8 cipollini onions, peeled

4 fingerling potatoes, scrubbed, quartered lengthwise, and cooked in boiling salted water until tender

1/2 Granny Smith apple, peeled, cored, and cut into 8 wedges

Pinch granulated sugar

Juice of 1/2 lemon

Kosher salt and freshly ground black pepper

About 4 tablespoons extra-virgin olive oil

1 large parsnip, peeled, halved lengthwise, cut into 2-inch lengths, and cooked in boiling salted water until tender

8 yellow or red pearl onions, blanched in boiling water for 1 minute, trimmed, and peeled

Sherry vinegar

2 small turnips, peeled, quartered, and cooked in boiling salted water until tender

3 tablespoons unsalted butter

About 2 1/2 cups water

Equipment:

oven

baking pan

aluminum foil

sauce pan

frying pan

bowl

Cooking instruction summary:

1. Preheat the oven to 375°F (190°C).2. Place the beets in a small baking pan and season them with about 2 tablespoons olive oil, a splash of sherry vinegar, and salt and pepper. Cover with foil and bake until tender, 25 to 35 minutes. Let cool. Slip the skins off the roasted beets and discard. Cut the beets into quarters and trim the ends.3. Meanwhile, in a large saucepan over medium heat, combine the cipollini onions, pearl onions, carrots, 1 tablespoon butter, sugar, and salt to taste. Add just enough water to the pan to sorta halfway submerge the vegetables and bring to a simmer. Cook until the vegetables are tender and glazed, about 15 minutes; if the liquid evaporates before the veggies turn tender, add a splash more water and continue cooking.4. Add the apples to the vegetables in the pan and cook for another 3 minutes. Add the potatoes, turnips, parsnips, and beets, and warm thoroughly. There should be 3 to 4 tablespoons of the liquid remaining; add a little water if necessary. Drizzle with the remaining 2 tablespoons olive oil, the lemon juice, and 1 tablespoon sherry vinegar. Stir in the remaining 2 tablespoons butter until melted, then taste and adjust the amount of oil, juice, vinegar, salt, and pepper accordingly.5. Spoon the ragout and its juices into shallow bowls.

 

Step by step:


1. Preheat the oven to 375°F (190°C).

2. Place the beets in a small baking pan and season them with about 2 tablespoons olive oil, a splash of sherry vinegar, and salt and pepper. Cover with foil and bake until tender, 25 to 35 minutes.

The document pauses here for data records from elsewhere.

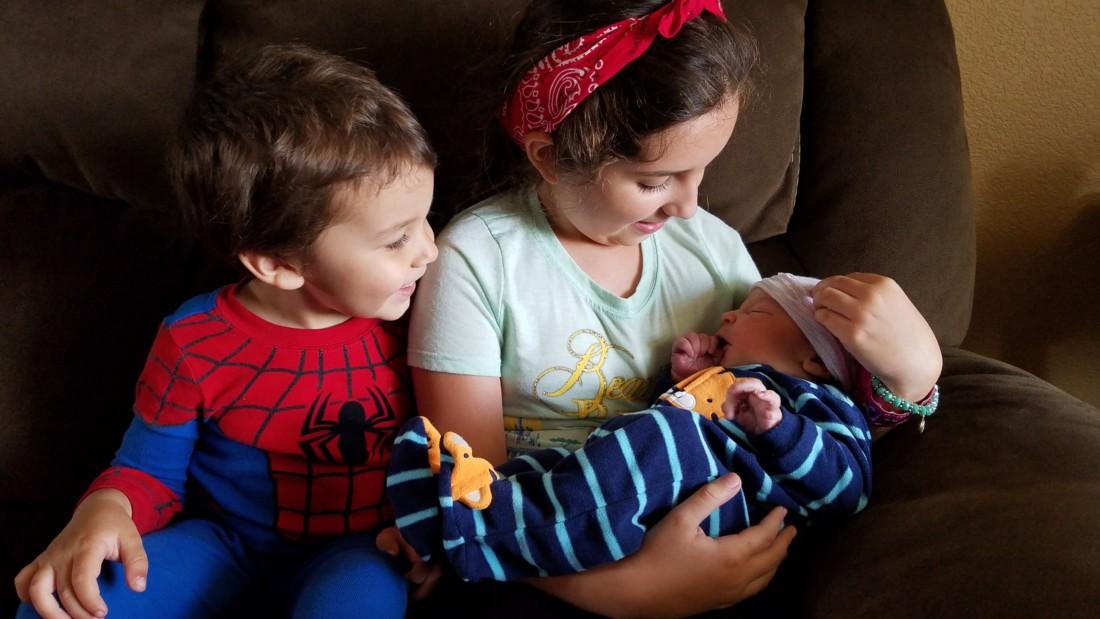 Noah and Melia Magaña meet their newborn brother, Nathan.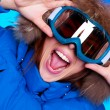 Royalty-Free Stock Photo: Woman in ski glasses and winter coat
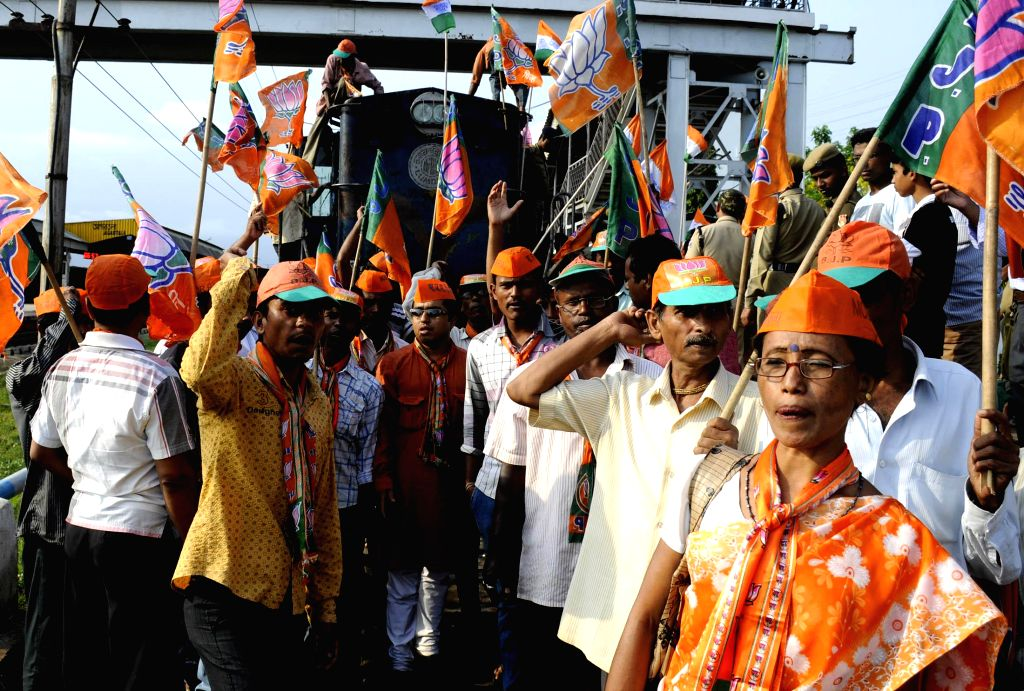 Bharatiya Janata Party (BJP) workers stage a demonstration on railway tracks disrupting railway services to press for their demands of re-elections and removal of Chief Electoral Office Ashutosh ...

3. Let cool. Slip the skins off the roasted beets and discard.

4. Cut the beets into quarters and trim the ends.

5. Meanwhile, in a large saucepan over medium heat, combine the cipollini onions, pearl onions, carrots, 1 tablespoon butter, sugar, and salt to taste.

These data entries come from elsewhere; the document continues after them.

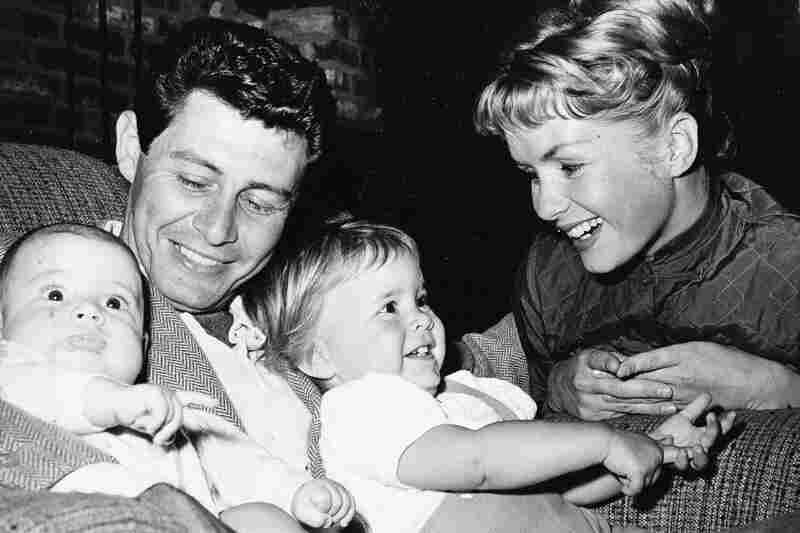 Singer Eddie Fisher and actress Debbie Reynolds cuddle their two children, four-month-old Todd (left) and 19-month-old Carrie, in 1958.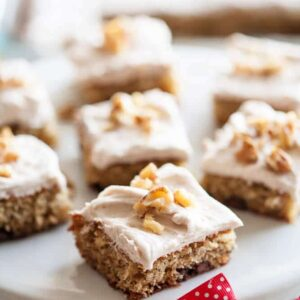 Banana nut bars on a white cake stand with a red ribbon around the base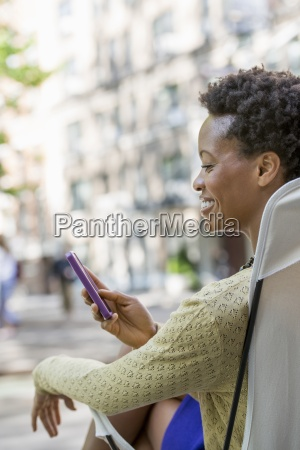 city life a woman sitting in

6. Add just enough water to the pan to sorta halfway submerge the vegetables and bring to a simmer. Cook until the vegetables are tender and glazed, about 15 minutes; if the liquid evaporates before the veggies turn tender, add a splash more water and continue cooking.

7. Add the apples to the vegetables in the pan and cook for another 3 minutes.

8. Add the potatoes, turnips, parsnips, and beets, and warm thoroughly. There should be 3 to 4 tablespoons of the liquid remaining; add a little water if necessary.

9. Drizzle with the remaining 2 tablespoons olive oil, the lemon juice, and 1 tablespoon sherry vinegar. Stir in the remaining 2 tablespoons butter until melted, then taste and adjust the amount of oil, juice, vinegar, salt, and pepper accordingly.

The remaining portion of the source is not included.